Um silêncio tomou o salão palaciano ao fim da reunião. Em clima de despedida, todos os funcionários se retiraram. Juscelino desceu a escadaria junto com a família. No saguão do edifício, a louvação ao político já se apoderara da calçada, e quando o presidente foi ao encontro da população, viu-se cercado.

“Assim, aquela partida, que eu esperava fosse simples e cordial convertera-se em manifestação popular”, descreve. Homem de gestos simbólicos, JK quis voltar à entrada do palácio para um último ato presidencial naquela construção.

No portal, puxou as duas metades do pesado portão de ferro e as juntou, lacrando solenemente o Catete. O fim de uma era finalmente se anunciava. “Naquele momento, o Catete deixaria de ser a sede do governo. Estava fechado simbolicamente. Dali em diante, a residência oficial do presidente da República seria o Palácio da Alvorada, em Brasília”, cravou JK. Dentro do carro, o comandante supremo da nação acompanhava a marcha dos apoiadores, em romaria de despedida.
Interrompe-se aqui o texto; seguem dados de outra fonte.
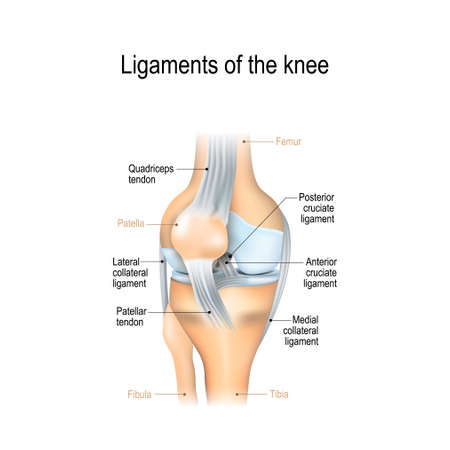 Ligaments of the knee. Anterior and Posterior cruciate ligaments, Patellar and Quadriceps, tendons, Medial and Lateral collateral ligaments. joint anatomy. Vector illustration for biological, medical, science and educational use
O veículo, então, rumou à base aérea do Galeão.

A Esquadrilha da Fumaça cruza o céu azul de Brasília saudando o nascimento da nova cidade.

O aconchego do Catetinho

O avião presidencial desembarcou no Aeroporto Internacional de Brasília às 12h30. Juscelino, Sarah, Maria Maristela e Júlia foram recebidos “por milhares de pessoas”, conforme conta César Prates em Do Catetinho ao Alvorada, espécie de diário da construção.

De lá, seguiram em direção à recém-criada cidade-satélite do Gama, mas desviaram um pouco antes. O destino era o “Palácio de Tábuas”, que tantas vezes abrigara o idealizador de toda aquela empreitada. “Fora dali que comandara a grande batalha”, comenta Juscelino em Por Que Construí Brasília.
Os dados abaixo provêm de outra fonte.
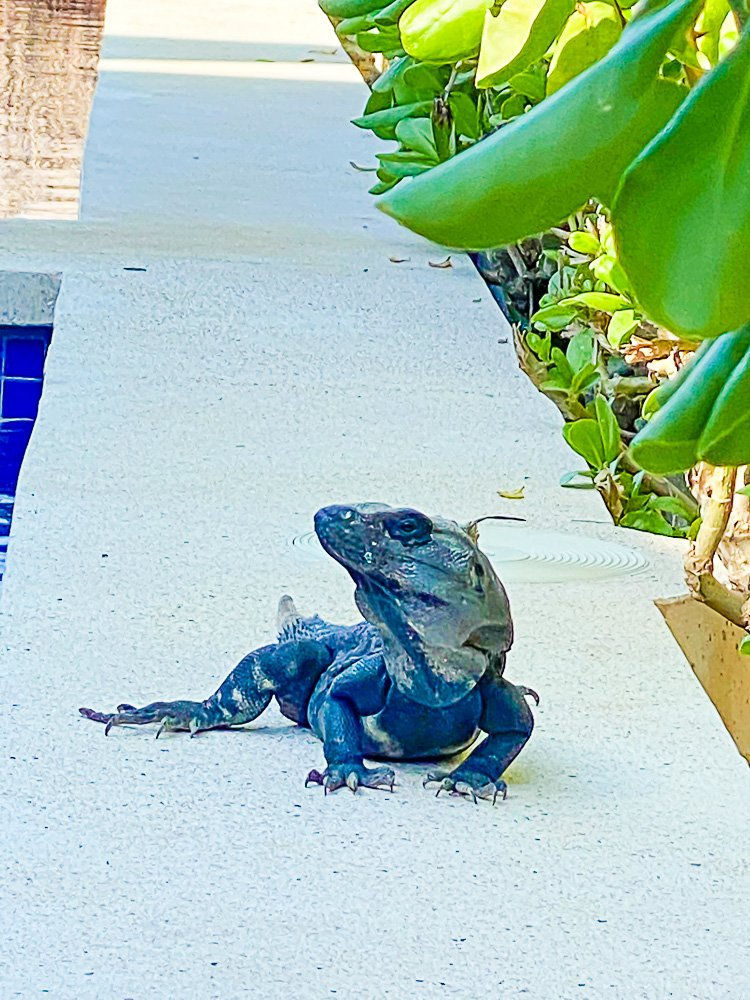 iguana crawling along edge of pool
O Catete fora lacrado à Presidência, mas seu xará no diminutivo no Planalto Central seria, novamente, abrigo para o homem mais poderoso da República. O Catetinho – construído em dez dias de 1956, quando nem as linhas da cidade existiam – trouxe a Juscelino as lembranças do início da epopeia candanga. Conta ele que o sentimento de incredulidade ainda o possuía. “Em torno, estendia-se a cidade que, num esforço quase sobre-humano, conseguira construir em três anos e meio”, relata. Era apenas o início de um dia emotivo.
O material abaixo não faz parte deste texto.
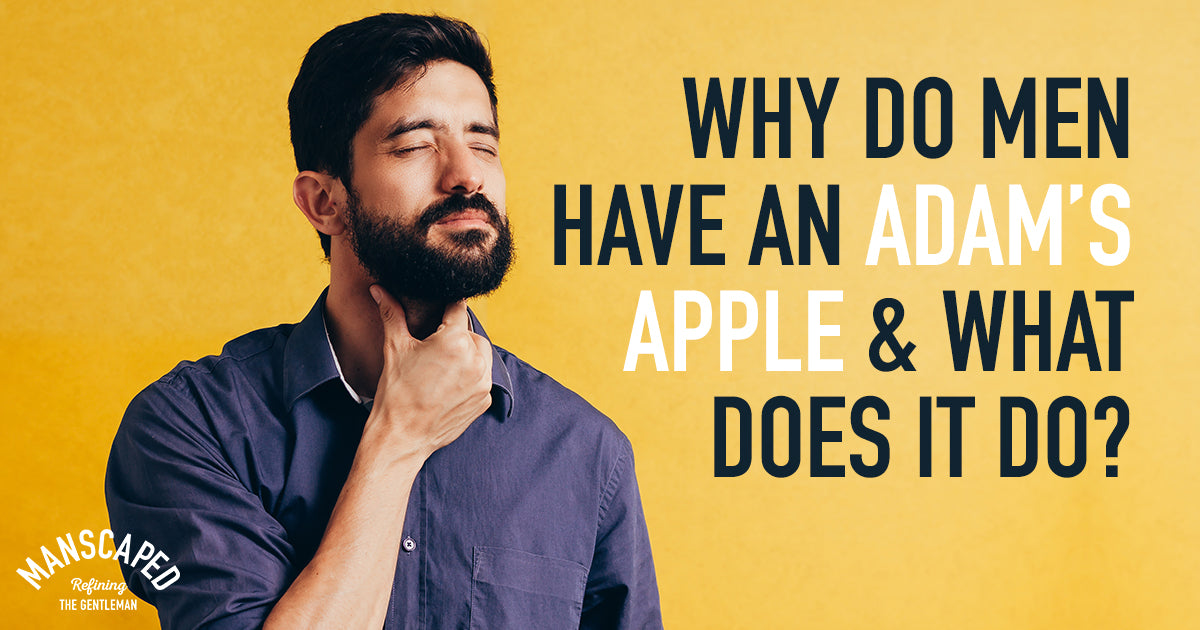 Why Do Men Have an Adam's Apple and What Does It Do?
Às 16h, o Alfa Romeo fabricado no Brasil – personalizado com as iniciais do presidente no capô – deixou a região do Gama e cortou o cerrado em direção ao Plano Piloto. Ao se aproximar da Asa Sul, o veículo foi “escoltado” pela Esquadrilha da Fumaça da Força Aérea Brasileira (FAB), cujas aeronaves realizavam acrobacias festivas no incomparável céu brasiliense. Saudavam o chefe do Executivo nacional, autor daquela manifestação da vontade do povo brasileiro, e saudavam Brasília, o símbolo inaugural de uma época em que o Brasil, nas palavras do crítico literário Roberto Schwarz, “estava irreconhecivelmente inteligente”.

Os jornais pareciam incrédulos: JK conseguira o que parecia impossível.

Estrela nova no pavilhão

Cerca de 50 mil pessoas acudiram ao Planalto Central naquele 20 de abril de 1960. E era esse o povo que se aglomerava às margens do Eixo Rodoviário Sul para receber a comitiva do presidente que prometera findar aquele período a partir de uma nova capital. À medida em que o carro de JK ganhava a cidade, mais o futuro se aproximava do presente, que, por sua vez, distanciava-se do passado. O destino do automóvel era a Praça dos Três Poderes, símbolo máximo do centro político construído sobre o Planalto Central. No triângulo equilátero republicano, o dono do sonho receberia os louros da iniciativa. Na entrega das chaves de Brasília, cerimônia organizada pela Novacap para simbolizar a conclusão das obras, Israel Pinheiro, presidente da companhia, foi tomado pela emoção. Ao passar a palavra a Juscelino, escorria-lhe o sentimento pela face. E, quando JK deu um passo em direção ao púlpito, a multidão candanga irrompeu em gritos e aplausos. Amontoados, os populares agitava chapéus, lenços de pano e as próprias mãos em homenagem ao presidente que lançara o desafio completado naquele instante. Com a voz embargada, Kubitschek iniciou o discurso às 17h50 daquele 20 de abril, véspera do futuro do nação.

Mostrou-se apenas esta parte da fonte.